**Goal of the exercise:** Edit the lines from the very start through the line containing "From the available choices" by swapping "horizontal axis" for "width", with nothing else altered. Return only those lines.

══════════

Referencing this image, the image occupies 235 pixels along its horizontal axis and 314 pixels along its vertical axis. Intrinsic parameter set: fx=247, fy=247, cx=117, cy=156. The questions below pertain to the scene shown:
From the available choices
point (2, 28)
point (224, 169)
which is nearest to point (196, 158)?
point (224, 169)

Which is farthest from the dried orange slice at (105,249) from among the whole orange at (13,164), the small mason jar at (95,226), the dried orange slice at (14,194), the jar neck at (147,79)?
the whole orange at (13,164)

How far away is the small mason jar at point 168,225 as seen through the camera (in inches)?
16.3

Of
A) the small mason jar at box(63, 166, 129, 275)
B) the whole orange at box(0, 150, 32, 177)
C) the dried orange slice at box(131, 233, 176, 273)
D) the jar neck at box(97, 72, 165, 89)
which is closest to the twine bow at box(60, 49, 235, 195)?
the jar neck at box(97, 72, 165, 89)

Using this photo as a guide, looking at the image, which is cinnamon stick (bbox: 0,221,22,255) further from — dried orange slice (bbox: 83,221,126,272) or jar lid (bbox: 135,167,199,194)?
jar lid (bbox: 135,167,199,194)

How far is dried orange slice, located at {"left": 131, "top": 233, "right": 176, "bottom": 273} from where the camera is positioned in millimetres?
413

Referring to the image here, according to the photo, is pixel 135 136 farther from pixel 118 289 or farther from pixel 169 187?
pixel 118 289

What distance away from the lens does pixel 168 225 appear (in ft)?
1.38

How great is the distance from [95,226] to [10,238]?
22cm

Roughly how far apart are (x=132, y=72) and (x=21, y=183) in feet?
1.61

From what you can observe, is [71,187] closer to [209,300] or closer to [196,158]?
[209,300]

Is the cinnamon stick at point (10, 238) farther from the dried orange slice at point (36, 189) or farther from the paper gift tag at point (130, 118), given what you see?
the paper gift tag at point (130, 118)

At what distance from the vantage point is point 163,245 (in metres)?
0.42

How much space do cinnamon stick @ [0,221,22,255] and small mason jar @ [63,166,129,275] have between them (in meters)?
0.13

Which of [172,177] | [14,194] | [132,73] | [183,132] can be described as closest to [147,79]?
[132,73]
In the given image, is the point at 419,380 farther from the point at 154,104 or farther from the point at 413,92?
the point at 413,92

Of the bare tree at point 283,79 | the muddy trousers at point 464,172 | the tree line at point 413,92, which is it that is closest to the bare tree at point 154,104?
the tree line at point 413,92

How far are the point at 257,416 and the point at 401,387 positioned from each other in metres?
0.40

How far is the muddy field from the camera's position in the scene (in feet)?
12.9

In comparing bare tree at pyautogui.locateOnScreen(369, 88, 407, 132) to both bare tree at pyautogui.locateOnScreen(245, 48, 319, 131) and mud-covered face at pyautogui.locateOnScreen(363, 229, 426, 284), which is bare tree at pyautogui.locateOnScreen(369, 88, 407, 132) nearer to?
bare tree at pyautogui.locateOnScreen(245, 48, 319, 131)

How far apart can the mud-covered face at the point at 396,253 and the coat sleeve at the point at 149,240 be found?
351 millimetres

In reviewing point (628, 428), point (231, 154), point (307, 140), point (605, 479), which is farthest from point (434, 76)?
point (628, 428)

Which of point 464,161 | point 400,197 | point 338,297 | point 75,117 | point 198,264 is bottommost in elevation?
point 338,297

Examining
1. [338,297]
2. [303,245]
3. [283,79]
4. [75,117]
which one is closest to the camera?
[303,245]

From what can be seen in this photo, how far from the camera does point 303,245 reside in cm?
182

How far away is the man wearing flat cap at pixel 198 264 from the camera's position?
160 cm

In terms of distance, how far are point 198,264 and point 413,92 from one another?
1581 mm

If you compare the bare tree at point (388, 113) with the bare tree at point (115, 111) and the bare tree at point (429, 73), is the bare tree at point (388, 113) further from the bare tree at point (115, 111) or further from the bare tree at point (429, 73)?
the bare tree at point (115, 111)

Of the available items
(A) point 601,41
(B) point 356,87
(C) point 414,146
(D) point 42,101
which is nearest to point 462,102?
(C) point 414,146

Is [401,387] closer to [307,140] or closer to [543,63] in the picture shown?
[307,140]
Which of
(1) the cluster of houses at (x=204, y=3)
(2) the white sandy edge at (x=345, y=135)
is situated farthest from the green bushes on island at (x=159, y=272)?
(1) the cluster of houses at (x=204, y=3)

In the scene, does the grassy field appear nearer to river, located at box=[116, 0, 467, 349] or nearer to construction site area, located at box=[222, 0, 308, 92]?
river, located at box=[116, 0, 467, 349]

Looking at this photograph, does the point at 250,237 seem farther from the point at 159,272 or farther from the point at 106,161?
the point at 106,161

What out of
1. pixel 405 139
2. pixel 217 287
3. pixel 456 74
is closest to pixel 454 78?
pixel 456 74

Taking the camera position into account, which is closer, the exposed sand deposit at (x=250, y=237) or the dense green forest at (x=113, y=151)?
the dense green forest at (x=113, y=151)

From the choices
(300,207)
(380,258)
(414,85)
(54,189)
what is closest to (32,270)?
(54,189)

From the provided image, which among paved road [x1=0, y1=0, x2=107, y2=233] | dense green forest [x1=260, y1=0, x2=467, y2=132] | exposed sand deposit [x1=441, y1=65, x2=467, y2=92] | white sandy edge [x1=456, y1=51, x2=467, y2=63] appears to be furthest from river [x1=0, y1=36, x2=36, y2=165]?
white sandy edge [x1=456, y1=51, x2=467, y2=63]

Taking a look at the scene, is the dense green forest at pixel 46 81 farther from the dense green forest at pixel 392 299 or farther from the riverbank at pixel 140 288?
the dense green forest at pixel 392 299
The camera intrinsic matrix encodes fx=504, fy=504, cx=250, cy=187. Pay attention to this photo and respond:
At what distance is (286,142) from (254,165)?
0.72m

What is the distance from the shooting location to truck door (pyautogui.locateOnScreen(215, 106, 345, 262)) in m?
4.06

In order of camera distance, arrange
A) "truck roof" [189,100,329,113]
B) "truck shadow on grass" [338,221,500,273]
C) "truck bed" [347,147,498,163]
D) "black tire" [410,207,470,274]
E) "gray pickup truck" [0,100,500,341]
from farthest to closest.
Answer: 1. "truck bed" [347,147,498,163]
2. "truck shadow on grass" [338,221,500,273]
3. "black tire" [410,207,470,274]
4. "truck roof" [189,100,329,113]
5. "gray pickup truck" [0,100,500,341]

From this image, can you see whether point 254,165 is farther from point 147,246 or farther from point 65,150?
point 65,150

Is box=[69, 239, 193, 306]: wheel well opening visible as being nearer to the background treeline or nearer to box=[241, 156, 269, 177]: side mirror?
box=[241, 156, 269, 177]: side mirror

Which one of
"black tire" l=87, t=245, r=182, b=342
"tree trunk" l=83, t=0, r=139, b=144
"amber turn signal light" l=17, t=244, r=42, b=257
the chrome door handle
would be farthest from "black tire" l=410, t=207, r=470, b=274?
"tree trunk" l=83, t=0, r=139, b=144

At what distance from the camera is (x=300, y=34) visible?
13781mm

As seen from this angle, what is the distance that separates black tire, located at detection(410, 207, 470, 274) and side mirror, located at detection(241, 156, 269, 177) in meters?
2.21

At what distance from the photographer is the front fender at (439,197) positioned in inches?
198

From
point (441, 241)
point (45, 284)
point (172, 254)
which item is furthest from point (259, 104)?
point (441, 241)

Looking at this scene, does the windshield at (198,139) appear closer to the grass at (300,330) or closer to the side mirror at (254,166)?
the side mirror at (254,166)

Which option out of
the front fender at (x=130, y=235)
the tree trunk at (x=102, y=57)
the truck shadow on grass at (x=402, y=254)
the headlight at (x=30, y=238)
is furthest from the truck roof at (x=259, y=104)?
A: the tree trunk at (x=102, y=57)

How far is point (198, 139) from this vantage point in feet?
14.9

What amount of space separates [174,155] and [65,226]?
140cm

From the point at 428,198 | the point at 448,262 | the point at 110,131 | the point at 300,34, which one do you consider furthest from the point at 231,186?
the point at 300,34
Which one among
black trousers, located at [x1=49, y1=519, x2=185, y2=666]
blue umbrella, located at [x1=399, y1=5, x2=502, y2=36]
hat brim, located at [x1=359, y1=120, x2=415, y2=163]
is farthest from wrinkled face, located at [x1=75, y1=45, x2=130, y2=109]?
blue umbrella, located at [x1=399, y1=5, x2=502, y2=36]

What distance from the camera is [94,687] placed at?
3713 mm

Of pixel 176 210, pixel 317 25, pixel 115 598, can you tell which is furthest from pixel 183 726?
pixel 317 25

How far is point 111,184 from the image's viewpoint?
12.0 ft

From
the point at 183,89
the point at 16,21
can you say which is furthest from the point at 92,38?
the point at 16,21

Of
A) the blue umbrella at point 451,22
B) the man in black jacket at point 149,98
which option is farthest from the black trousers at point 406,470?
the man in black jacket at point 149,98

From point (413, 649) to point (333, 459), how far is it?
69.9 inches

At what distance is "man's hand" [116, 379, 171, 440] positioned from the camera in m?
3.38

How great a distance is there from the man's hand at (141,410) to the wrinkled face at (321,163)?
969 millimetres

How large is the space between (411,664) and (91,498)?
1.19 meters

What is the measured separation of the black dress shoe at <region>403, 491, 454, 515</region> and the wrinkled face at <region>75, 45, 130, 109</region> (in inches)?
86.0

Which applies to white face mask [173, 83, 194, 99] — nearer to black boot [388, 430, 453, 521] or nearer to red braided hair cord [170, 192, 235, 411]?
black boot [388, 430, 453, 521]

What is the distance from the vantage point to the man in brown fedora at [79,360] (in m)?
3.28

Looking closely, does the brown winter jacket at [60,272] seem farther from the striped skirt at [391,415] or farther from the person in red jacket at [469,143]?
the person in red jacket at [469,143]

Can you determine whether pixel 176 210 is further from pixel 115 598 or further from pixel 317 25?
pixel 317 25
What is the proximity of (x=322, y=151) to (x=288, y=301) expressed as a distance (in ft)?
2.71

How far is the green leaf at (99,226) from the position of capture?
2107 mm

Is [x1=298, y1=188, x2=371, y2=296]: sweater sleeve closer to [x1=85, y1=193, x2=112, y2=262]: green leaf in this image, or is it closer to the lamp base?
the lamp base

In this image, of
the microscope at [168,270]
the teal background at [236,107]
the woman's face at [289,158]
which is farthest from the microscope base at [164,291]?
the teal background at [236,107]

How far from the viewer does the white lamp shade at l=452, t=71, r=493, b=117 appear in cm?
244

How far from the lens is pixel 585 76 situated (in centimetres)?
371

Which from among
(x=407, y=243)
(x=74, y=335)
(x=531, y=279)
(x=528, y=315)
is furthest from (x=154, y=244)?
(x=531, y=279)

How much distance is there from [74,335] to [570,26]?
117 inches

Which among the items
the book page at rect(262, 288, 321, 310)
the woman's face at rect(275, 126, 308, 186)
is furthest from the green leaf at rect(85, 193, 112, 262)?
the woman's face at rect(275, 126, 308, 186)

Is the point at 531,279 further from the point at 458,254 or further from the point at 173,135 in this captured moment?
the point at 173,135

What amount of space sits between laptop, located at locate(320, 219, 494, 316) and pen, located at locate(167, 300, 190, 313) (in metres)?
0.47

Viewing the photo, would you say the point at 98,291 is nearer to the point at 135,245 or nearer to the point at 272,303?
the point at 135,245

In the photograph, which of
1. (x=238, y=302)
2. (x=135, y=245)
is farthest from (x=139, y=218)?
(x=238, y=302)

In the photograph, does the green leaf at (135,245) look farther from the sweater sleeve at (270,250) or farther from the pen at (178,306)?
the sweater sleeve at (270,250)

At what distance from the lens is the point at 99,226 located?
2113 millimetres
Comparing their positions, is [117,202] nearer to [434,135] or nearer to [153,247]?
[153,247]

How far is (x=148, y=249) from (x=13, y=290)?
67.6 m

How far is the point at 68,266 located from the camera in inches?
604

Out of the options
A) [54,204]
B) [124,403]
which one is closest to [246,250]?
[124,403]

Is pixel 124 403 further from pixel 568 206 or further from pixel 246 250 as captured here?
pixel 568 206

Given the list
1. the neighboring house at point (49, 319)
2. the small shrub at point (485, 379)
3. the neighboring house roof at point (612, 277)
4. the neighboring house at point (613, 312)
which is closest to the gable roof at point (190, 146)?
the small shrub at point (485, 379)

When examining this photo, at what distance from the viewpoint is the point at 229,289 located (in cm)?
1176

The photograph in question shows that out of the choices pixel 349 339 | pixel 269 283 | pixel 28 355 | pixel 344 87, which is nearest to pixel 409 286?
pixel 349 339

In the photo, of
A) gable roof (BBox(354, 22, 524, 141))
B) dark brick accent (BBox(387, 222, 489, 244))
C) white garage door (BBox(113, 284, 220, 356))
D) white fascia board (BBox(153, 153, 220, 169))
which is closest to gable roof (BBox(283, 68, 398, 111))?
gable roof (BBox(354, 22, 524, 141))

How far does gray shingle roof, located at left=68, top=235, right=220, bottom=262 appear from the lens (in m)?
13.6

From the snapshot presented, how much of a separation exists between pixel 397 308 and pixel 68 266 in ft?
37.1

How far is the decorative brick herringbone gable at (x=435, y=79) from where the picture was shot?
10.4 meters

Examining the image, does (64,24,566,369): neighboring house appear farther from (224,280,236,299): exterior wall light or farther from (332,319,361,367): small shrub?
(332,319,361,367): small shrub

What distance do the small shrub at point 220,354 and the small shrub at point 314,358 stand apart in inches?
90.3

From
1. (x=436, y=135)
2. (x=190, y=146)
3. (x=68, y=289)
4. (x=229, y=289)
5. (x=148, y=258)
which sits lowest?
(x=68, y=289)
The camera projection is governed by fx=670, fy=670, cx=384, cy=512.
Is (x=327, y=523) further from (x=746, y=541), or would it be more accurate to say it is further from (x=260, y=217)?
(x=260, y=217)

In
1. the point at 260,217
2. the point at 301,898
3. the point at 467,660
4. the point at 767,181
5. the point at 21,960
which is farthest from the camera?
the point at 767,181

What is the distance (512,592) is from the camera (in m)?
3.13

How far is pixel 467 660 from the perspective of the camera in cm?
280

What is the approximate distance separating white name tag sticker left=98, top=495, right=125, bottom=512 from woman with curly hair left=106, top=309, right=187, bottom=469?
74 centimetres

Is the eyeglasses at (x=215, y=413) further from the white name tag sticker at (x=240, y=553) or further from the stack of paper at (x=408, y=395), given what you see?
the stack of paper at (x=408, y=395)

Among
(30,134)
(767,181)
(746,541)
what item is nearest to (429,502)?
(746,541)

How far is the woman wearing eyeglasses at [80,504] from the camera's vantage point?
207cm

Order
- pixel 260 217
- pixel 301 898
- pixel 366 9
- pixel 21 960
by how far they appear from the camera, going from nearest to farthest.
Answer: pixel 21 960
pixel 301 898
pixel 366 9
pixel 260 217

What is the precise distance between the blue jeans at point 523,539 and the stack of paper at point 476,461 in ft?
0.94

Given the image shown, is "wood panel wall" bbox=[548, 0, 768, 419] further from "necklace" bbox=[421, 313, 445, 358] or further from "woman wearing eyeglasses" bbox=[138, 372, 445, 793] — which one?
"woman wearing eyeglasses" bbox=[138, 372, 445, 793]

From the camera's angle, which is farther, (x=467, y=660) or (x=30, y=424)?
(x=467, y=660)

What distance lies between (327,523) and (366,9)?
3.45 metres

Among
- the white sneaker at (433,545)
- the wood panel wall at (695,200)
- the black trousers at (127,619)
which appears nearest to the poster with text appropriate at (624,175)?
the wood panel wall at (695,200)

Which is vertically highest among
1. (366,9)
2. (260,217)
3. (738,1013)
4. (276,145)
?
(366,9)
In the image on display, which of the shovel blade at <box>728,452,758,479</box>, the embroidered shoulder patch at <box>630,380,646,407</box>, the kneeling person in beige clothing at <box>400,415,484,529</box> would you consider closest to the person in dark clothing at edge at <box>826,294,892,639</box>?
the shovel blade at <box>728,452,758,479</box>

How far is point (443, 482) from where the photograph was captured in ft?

══════════

**Response:**
Referencing this image, the image occupies 235 pixels along its width and 314 pixels along its vertical axis. Intrinsic parameter set: fx=247, fy=247, cx=117, cy=156. The questions below pertain to the scene shown:
From the available choices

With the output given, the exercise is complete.